The Panama Canal, key to global trade, is facing severe drought conditions that threaten the safety of the route, through which $270 billion in annual traffic passes. What clearly indicates the crisis is the finding underwater of tree trunks that were submerged more than a century ago during the construction of the canal. The Panama Canal authorities are studying different solutions to solve the problem. Among them
Creating an artificial lake pumps water into the canal as well as artificially increasing rainfall.
However, implementing these measures may take years, and their feasibility is uncertain.
Due to the water level being approximately two meters lower than usual, the number of ships passing through the canal daily had to be reduced. This has prompted some shipping companies to avoid the crucial stage, at much higher costs, and choose longer routes to Africa or South America.
The canal's problems highlight how climate change will affect global trade.
Drought causes water levels in major rivers to fall, such as the Mississippi River in the United States and the Rhine River in Europe, while rising sea levels increase the risk of flooding along the River Thames in Britain. Under normal circumstances, about 3% of global maritime trade and 46% of containers shipped from Northeast Asia to the East Coast of the United States pass through the Panama Canal. In addition, Panama's largest source of income is the shipping route, which will contribute about $4.3 billion to the state treasury in 2022.
Experts hope that the weather will turn wet again and raise the water level in the canal to the ideal level. However, in the long term, due to chronic water shortages, other solutions have been considered: as a basic solution, they are considering filling the Indio River and tunneling through the mountains to bring fresh water to Gatun Lake, the main source of the canal. tank. This project, along with additional conservation measures, will cost about $2 billion and take at least six years. The US Army Corps of Engineers is currently preparing feasibility studies for the investment.

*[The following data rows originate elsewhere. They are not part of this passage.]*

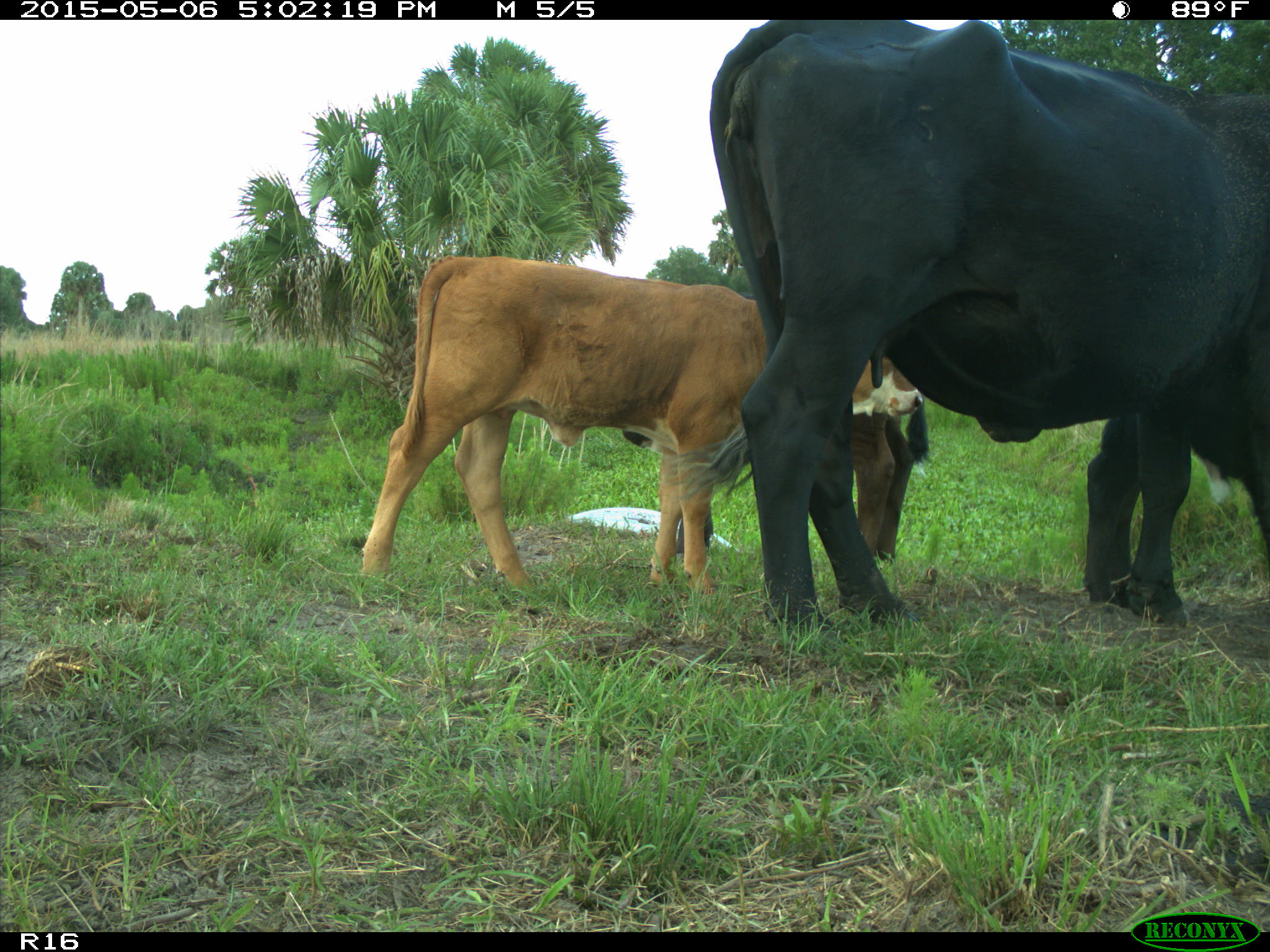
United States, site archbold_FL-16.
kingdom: Animalia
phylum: Chordata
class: Mammalia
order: Artiodactyla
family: Bovidae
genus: Bos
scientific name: Bos taurus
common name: domestic cow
Bos taurus (domestic cow).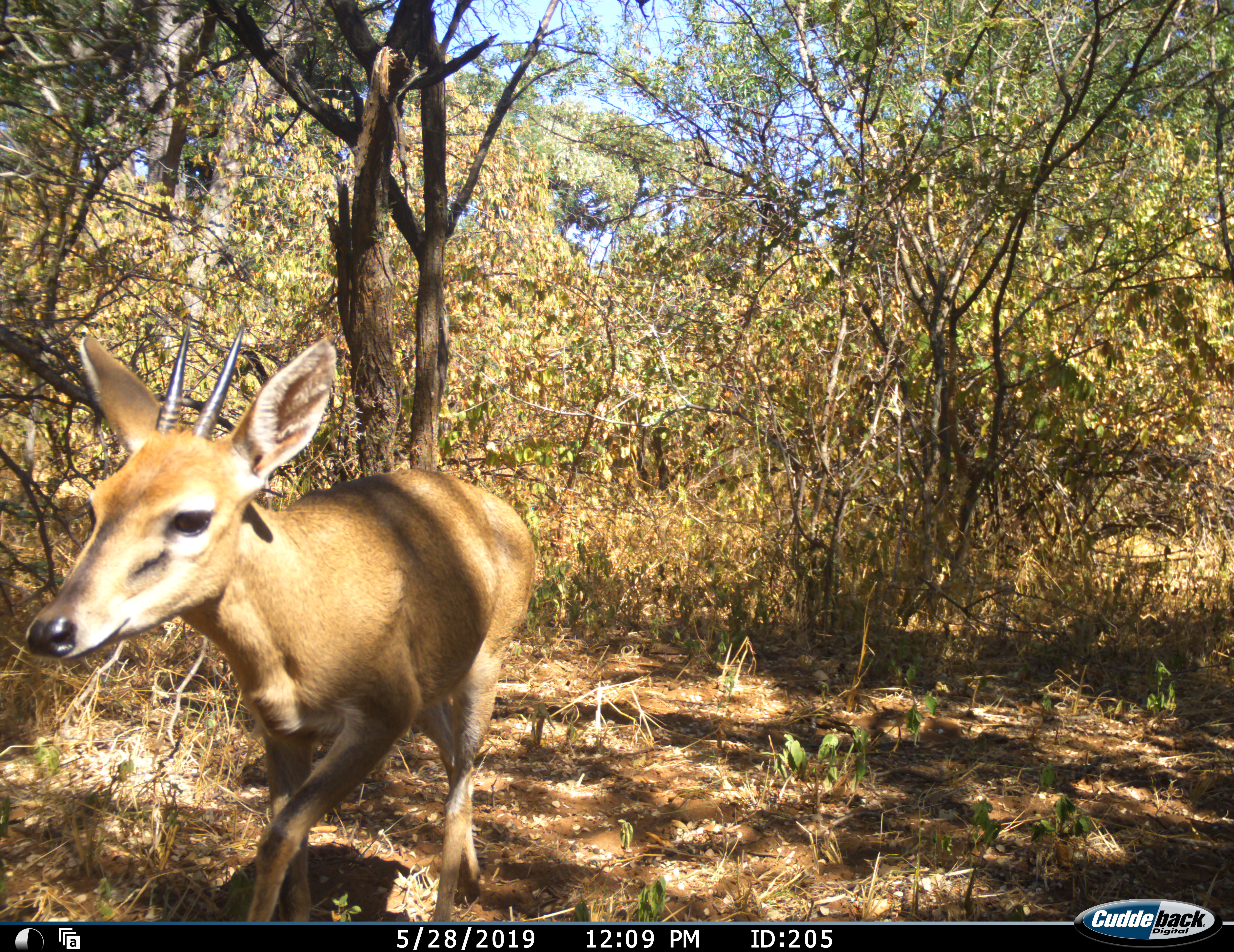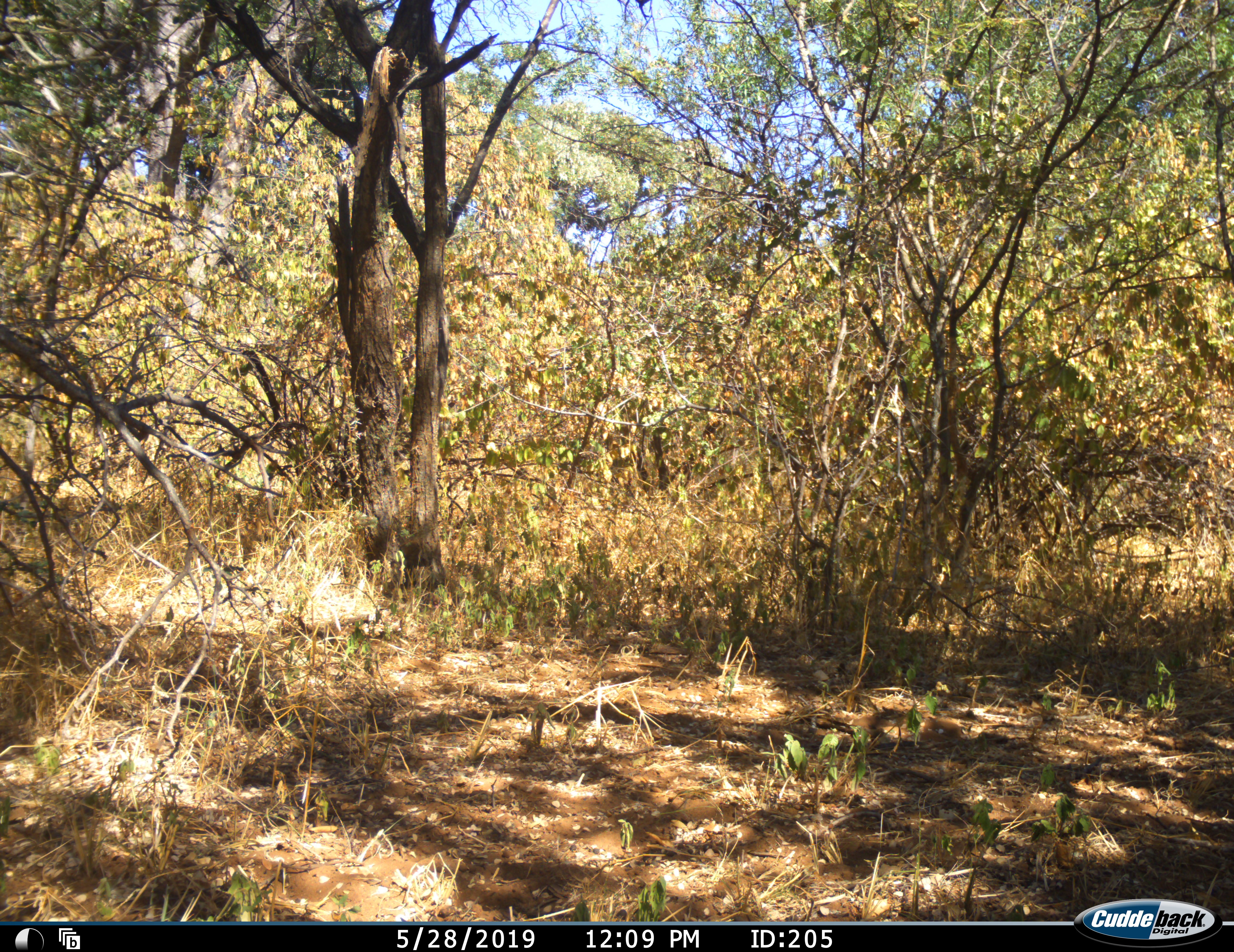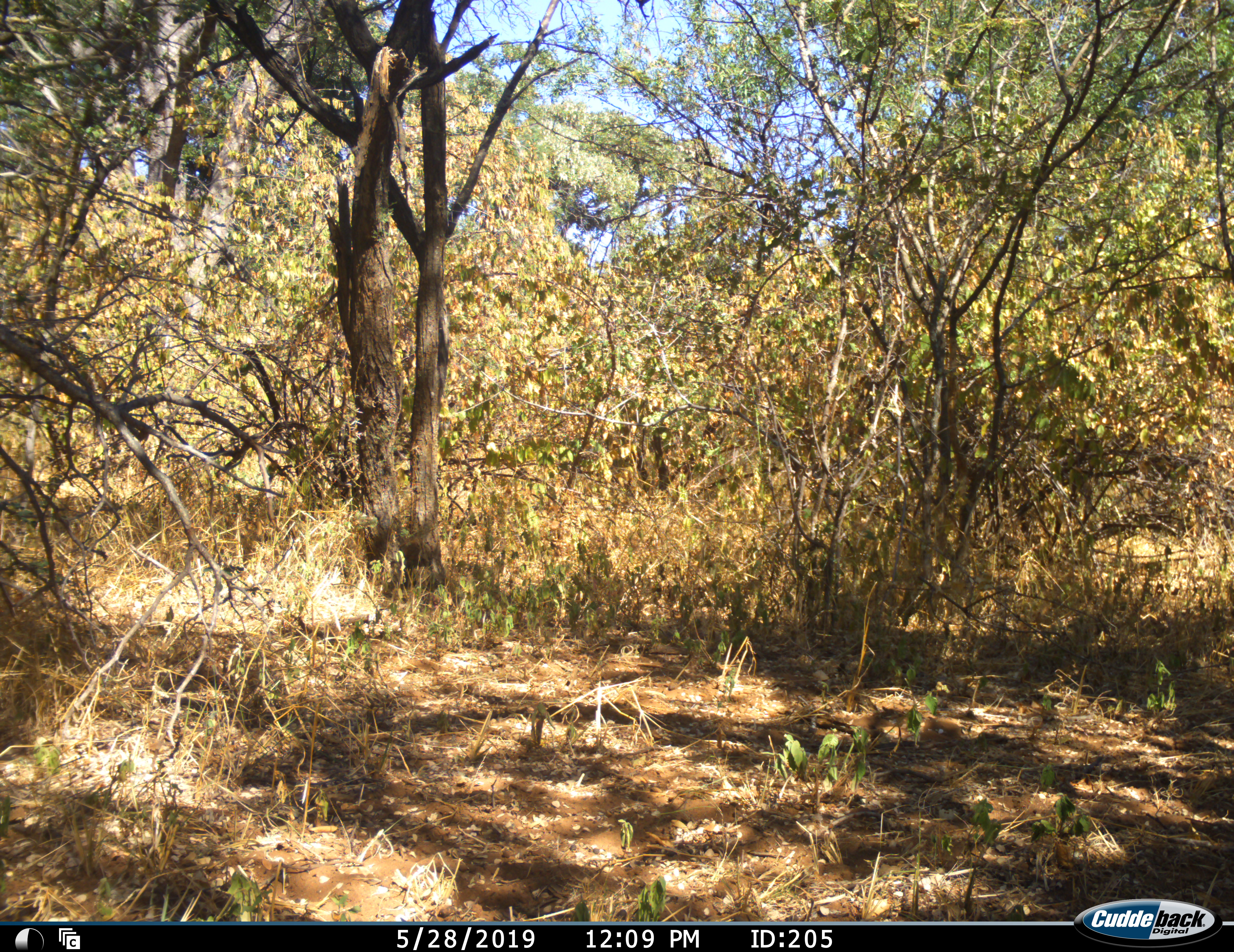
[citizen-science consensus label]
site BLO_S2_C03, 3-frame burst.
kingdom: Animalia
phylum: Chordata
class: Mammalia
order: Artiodactyla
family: Bovidae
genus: Sylvicapra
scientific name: Sylvicapra grimmia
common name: common duiker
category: duikercommongrey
Duikercommongrey (common duiker) (Sylvicapra grimmia), count 1. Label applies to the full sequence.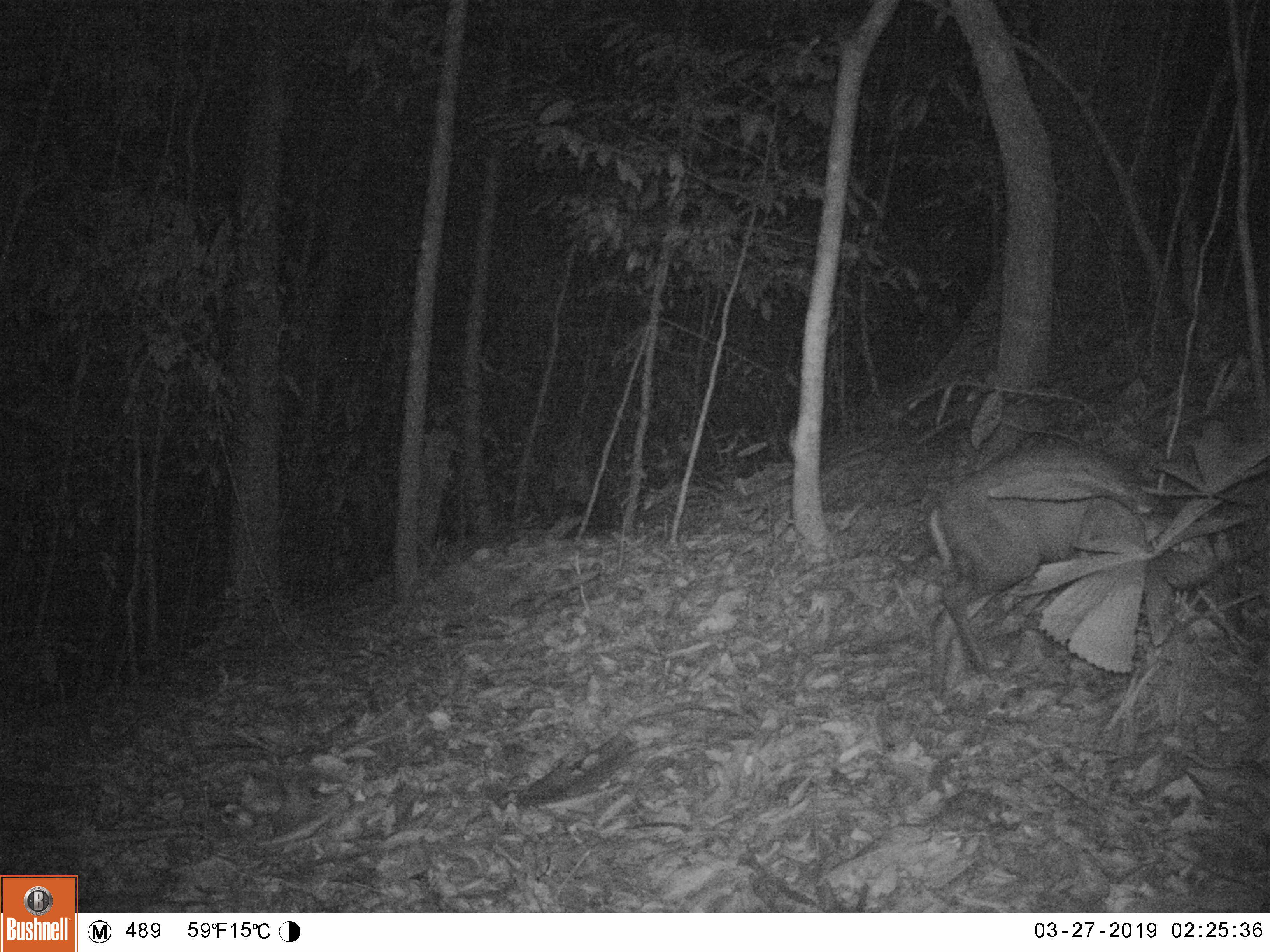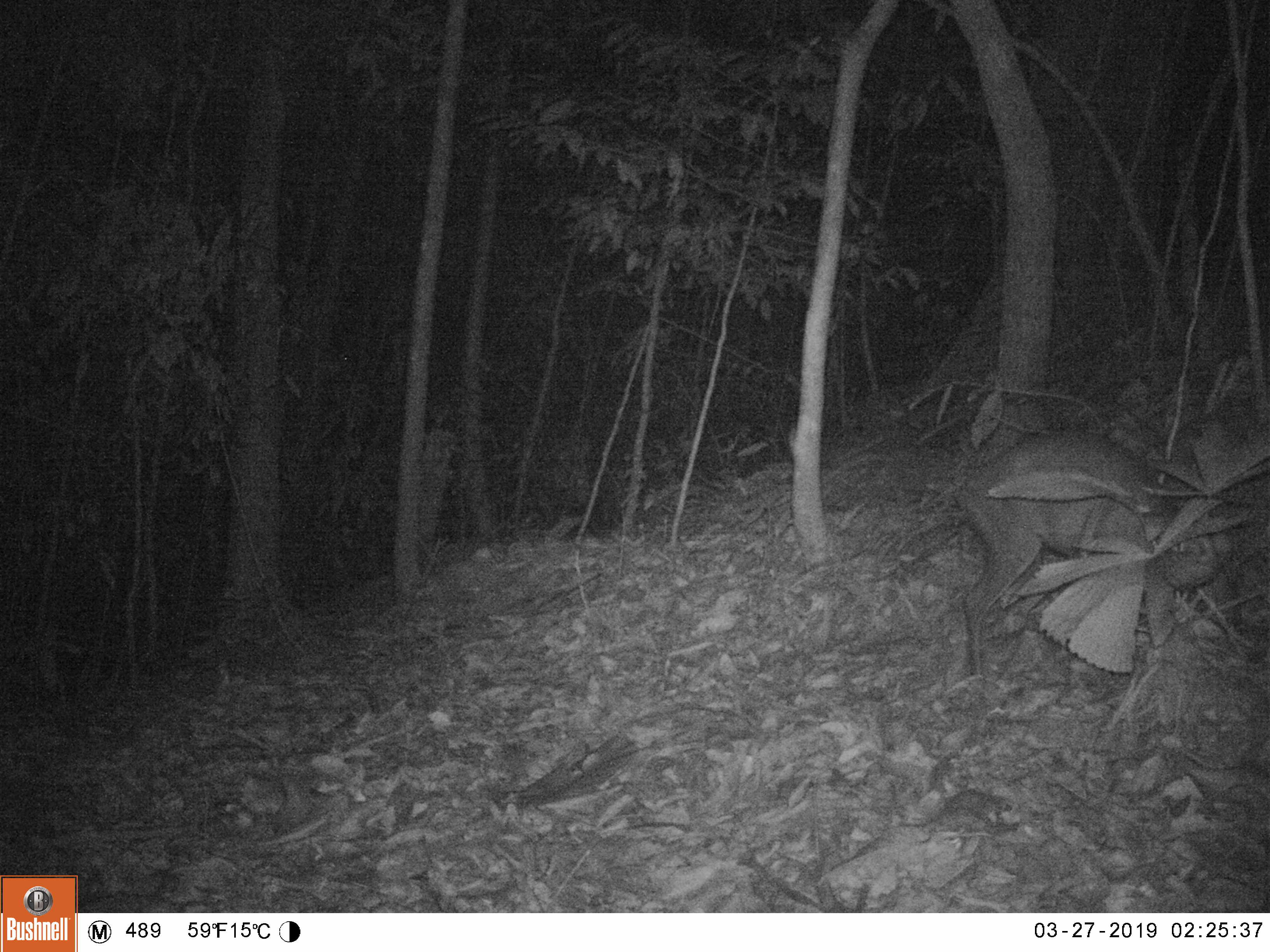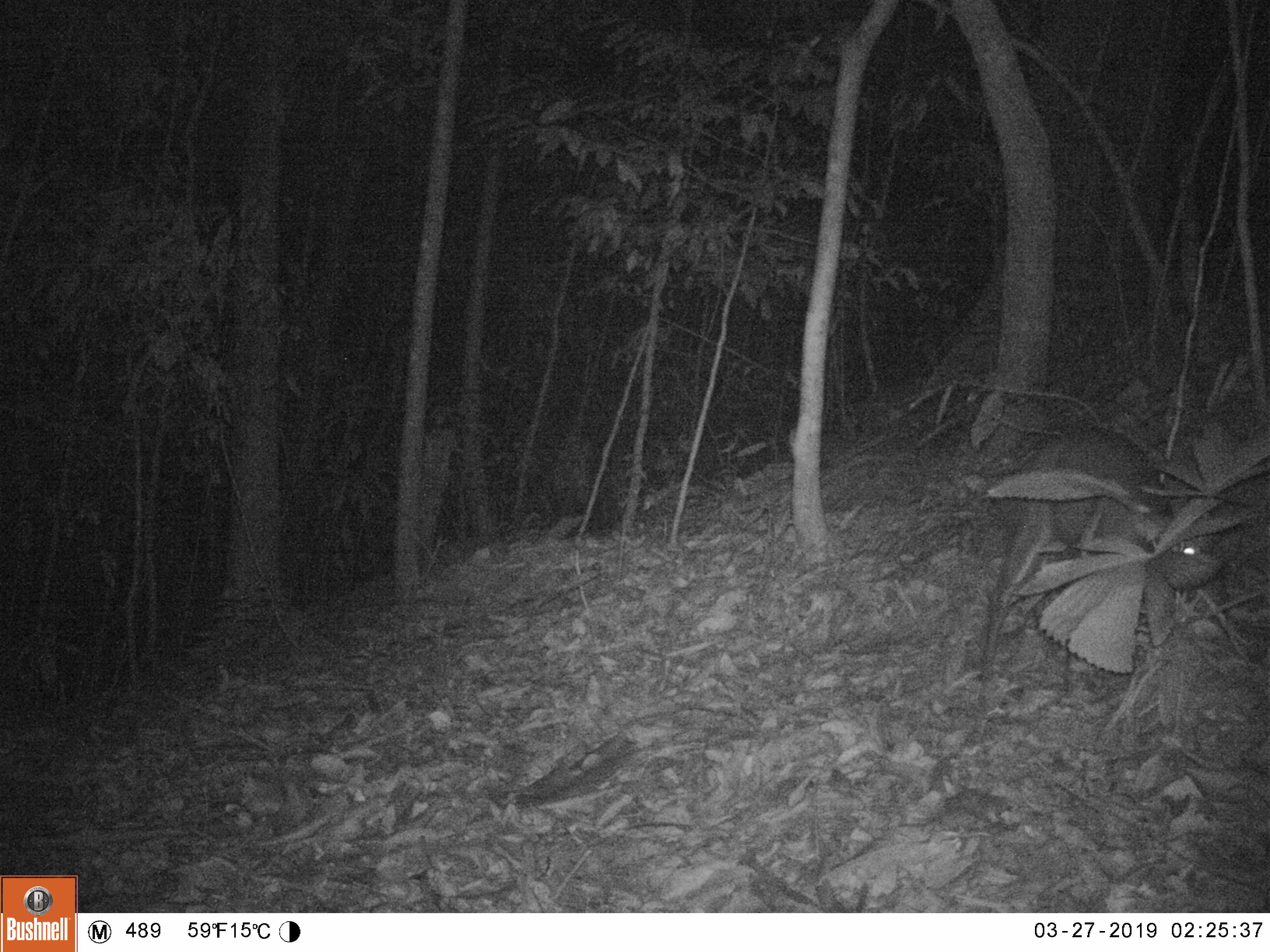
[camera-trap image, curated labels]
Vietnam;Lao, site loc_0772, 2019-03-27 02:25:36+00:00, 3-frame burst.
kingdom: Animalia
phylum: Chordata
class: Mammalia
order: Artiodactyla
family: Cervidae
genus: Muntiacus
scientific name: Muntiacus rooseveltorum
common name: roosevelt's muntjac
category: roosevelts muntjac group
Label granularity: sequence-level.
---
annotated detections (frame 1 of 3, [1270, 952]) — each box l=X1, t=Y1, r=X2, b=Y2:
roosevelts muntjac group: l=926, t=441, r=1245, b=701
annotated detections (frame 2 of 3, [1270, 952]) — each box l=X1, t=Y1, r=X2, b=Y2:
roosevelts muntjac group: l=960, t=428, r=1243, b=676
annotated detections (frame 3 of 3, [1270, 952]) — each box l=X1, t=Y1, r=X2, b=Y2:
roosevelts muntjac group: l=976, t=425, r=1221, b=692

However, the proposal faces challenges. Congressional approval is required, and thousands of farmers whose lands would be flooded to build the reservoir are organizing in opposition to the idea. Experts attribute the canal's problems to two reasons: climate change and infrastructure expansion.
In 2016, the canal authority built new locks to increase traffic and accommodate larger cargo ships, but did not build a new reservoir for fresh water supplies.